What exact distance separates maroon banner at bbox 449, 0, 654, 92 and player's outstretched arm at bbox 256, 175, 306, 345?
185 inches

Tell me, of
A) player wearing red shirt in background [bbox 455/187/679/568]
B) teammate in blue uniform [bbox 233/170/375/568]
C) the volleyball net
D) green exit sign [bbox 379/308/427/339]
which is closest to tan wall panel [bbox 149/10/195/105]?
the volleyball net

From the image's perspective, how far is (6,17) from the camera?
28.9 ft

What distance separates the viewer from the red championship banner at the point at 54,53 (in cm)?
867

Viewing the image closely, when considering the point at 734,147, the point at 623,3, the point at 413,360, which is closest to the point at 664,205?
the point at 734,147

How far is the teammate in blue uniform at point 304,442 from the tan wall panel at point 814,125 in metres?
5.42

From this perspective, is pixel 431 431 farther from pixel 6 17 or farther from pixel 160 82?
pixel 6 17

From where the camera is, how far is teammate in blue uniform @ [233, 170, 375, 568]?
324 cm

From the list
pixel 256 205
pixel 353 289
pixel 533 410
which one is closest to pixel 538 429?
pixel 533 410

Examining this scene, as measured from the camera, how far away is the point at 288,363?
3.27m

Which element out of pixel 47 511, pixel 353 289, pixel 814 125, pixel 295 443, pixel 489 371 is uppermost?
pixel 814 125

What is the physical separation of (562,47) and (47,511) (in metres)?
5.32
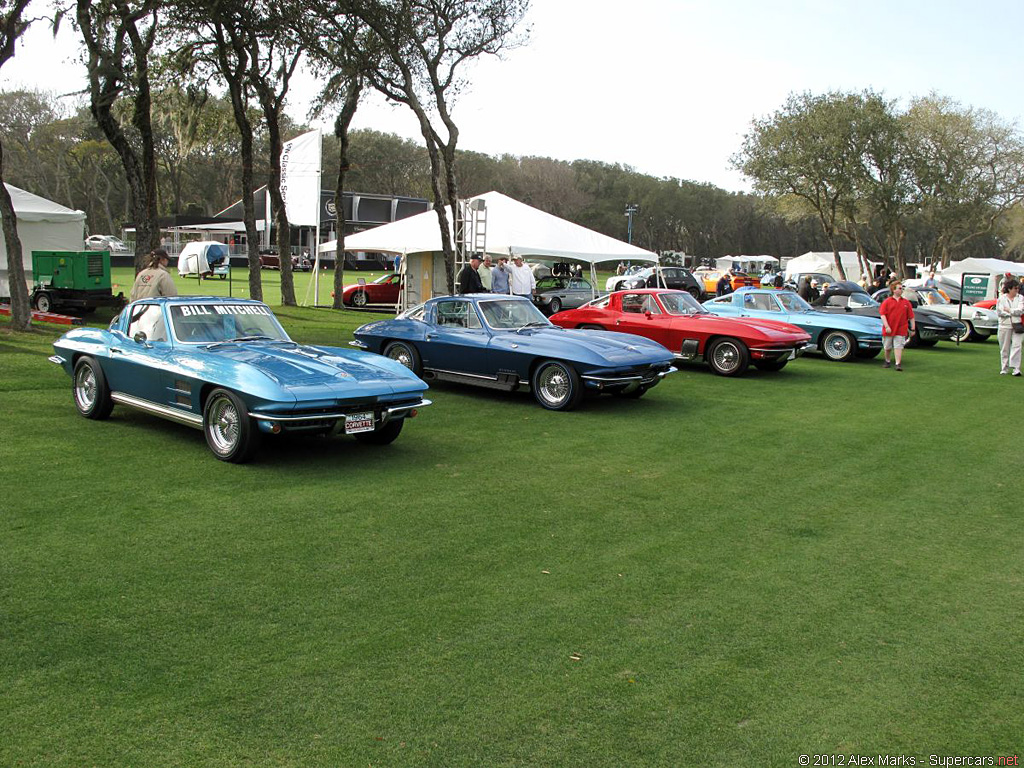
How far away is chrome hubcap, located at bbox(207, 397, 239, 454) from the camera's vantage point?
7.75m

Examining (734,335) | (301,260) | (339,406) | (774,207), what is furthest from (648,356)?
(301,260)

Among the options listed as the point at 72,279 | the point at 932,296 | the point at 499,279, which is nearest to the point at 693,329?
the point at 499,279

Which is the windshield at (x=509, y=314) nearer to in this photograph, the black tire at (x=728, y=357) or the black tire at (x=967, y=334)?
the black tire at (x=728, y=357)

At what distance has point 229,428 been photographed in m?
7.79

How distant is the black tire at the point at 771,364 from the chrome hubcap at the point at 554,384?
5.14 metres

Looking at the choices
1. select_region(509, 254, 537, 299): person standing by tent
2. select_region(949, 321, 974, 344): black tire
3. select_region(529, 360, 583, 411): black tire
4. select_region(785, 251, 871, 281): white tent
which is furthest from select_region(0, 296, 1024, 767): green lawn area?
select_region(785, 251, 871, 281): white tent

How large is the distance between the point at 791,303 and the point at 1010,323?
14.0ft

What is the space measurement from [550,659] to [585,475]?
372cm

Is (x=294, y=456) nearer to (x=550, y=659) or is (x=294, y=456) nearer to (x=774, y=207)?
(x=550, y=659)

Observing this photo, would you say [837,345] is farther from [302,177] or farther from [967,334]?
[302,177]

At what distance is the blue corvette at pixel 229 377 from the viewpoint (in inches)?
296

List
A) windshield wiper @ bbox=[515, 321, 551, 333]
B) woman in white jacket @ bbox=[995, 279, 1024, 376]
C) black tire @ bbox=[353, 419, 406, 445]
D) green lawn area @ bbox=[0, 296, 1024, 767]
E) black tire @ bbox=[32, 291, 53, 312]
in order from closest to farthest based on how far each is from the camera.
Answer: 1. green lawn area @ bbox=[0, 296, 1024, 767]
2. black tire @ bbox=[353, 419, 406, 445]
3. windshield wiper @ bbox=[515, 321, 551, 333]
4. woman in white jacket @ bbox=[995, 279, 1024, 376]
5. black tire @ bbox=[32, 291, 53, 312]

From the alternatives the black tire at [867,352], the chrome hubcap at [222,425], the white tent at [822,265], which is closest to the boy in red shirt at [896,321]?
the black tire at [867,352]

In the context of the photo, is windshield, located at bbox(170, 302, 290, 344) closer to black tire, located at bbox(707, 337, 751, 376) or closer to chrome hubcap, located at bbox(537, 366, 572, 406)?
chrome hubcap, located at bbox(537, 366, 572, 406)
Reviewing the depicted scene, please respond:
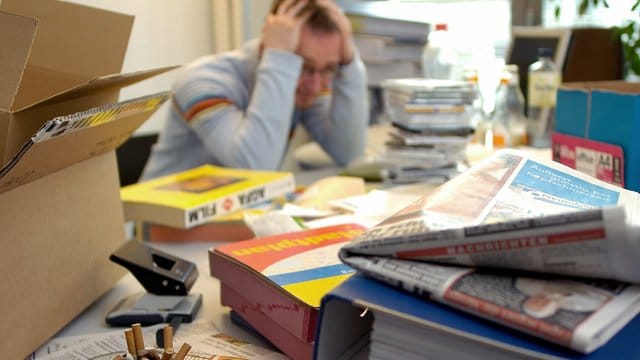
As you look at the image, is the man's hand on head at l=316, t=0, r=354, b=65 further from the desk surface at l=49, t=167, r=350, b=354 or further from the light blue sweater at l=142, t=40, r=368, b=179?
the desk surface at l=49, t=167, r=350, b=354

...

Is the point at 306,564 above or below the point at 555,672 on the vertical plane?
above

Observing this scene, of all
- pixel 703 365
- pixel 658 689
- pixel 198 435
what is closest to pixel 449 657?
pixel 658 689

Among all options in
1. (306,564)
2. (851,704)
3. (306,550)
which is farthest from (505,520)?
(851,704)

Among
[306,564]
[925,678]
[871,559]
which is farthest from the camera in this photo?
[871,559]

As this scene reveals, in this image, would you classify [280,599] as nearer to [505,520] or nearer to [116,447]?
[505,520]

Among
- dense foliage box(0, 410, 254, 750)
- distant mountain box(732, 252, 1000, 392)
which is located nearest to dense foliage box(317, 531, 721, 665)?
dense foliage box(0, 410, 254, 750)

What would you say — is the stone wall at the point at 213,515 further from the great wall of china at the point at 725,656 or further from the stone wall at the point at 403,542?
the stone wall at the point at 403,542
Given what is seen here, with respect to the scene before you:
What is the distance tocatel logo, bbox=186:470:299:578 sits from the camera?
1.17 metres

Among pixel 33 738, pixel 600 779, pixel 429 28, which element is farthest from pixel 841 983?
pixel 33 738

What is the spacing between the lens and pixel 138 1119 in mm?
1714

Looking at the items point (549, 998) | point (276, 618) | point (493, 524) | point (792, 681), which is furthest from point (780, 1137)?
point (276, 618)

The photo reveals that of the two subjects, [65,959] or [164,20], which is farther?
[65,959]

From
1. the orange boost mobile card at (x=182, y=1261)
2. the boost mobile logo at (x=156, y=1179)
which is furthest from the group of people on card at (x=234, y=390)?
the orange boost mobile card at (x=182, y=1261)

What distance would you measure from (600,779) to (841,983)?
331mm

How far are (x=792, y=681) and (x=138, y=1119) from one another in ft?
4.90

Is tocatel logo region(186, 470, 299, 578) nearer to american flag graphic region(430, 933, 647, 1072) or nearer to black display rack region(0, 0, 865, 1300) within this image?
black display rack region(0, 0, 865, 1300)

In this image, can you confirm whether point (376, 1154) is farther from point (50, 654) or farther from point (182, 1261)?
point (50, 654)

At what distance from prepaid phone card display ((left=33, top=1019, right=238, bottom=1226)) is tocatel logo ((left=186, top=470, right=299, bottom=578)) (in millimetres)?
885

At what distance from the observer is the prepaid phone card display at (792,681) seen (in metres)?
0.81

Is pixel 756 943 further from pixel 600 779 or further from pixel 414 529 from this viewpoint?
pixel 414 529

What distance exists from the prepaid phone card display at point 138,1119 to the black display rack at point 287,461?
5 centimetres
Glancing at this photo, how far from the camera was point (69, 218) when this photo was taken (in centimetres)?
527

# EXERCISE OBJECTIVE
Print the data word for word, starting at the line that contains "How far away is chrome" and ending at the line that contains "5.14 metres", with both of those lines included.

# SOLUTION TO THE PROBLEM
How far away is chrome hubcap, located at bbox(207, 397, 239, 454) from the camera's vantage point?
7.75m

Examining (734,335) | (301,260) | (339,406) | (774,207), what is furthest from (648,356)?
(301,260)

Among the options listed as the point at 72,279 | the point at 932,296 | the point at 499,279, which is nearest to the point at 693,329?
the point at 499,279

Which is the windshield at (x=509, y=314) nearer to in this photograph, the black tire at (x=728, y=357) or the black tire at (x=967, y=334)?
the black tire at (x=728, y=357)

At what distance has point 229,428 been photographed in m?
7.79

How distant is the black tire at the point at 771,364 from the chrome hubcap at the point at 554,384?
5.14 metres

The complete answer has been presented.